If you think a staged remodel might be right for you, make sure to be clear about it with potential contractors. Some contractors will be reluctant to take on jobs that happen over time. They prefer to get the work done as quickly as possible, and move on to the next project. If you find a contractor who is flexible, they may be able to fit your work in between their other jobs as time allows. This could be a "win-win" for both parties.

Timely Decisions & Deliveries

Two common causes of remodeling delays and cost overages are:

  • homeowners making too many last-minute decisions on everything from product choices, to materials, to paint colors;
  • failing to plan ahead on delivery dates for products and materials purchased by the homeowner.

Consider what would happen if the product and style you want is out of stock when it's needed? Or you can't find any a light fixture you like, having left your shopping to the last minute? Or what if you must pay more in order to get your materials by a certain date, because the lead time you allowed wasn't long enough?

Homeowners also feel more pressure when forced to make important decisions on the spot. Don't let this happen to you.

Bottom line: do as much upfront planning and shopping as you can, so that when the time comes, the items you want are either on hand, or ready to be delivered at a moment's notice. Good contractors will help you with this, but it's always wise to be thinking about it yourself, and keeping track of deadlines.

Hire Professionals, Save Money

Yes, that's right. It may seem counterintuitive, but hiring professionals early in your remodel process might actually save you money.

Who you hire, and how you hire them, depends on your needs.

For larger jobs … discussing your plans with building and/or design professionals (and maybe hiring one of them) will help ensure that your design, budget, and timeline are realistic – which in turn helps you avoid cost overruns. Many of the problems on remodels happen because of lack of knowledge. Pros can help you with that.

Additionally, when looking for maximum savings – and if the size of your job justifies a contractor –some contractors offer discounts during slow seasons, especially around the start of the new year. Conversely, it’s best to avoid peak times like the height of the summer, and the pre-holiday rush between September and December. During peak times, contractors are more booked up, costs are higher, and deliveries will be slower.

If your remodel is modest but you'd still like some professional help … look into hiring a bathroom designer for a few hours, and then rely on an experienced handyman to do the construction. Bathroom designers can bring a wealth of knowledge and inspiration to a job, for a relatively small fee.

Shop Efficiently

Where and how you shop for your bathroom components can save you hundreds, if not thousands, of dollars!

For example, if you find a bathroom tile that you like, check websites like Craigslist, eBay, or Nextdoor to see if anyone is selling the same or similar item for less. Also: visit local tile shops. Many times you will find two brands offering very similar designs and colors at considerably different prices.

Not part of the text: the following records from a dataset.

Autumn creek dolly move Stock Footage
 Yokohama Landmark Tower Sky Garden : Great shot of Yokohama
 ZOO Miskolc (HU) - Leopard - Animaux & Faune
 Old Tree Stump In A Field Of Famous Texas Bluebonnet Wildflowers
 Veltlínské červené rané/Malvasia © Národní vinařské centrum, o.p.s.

When shopping online, make sure you factor in the cost of shipping. Some sites will offer free shipping, but you have to spend a certain amount to receive that perk. You may also have the ability to pick up your purchases in store, which can save you money.

If you are purchasing multiple items from one place, ask for volume discounts, and find out if the store honors price match guarantees.

Another tip: visit antique stores, flea markets, resellers, and auctions. You can find amazing items that can be used as is, or refinished to match your overall look and feel, and still save you money. You can even find salvage cast iron tubs, lighting fixtures, sinks, and vanities – unique pieces that might fit your needs at a lower cost.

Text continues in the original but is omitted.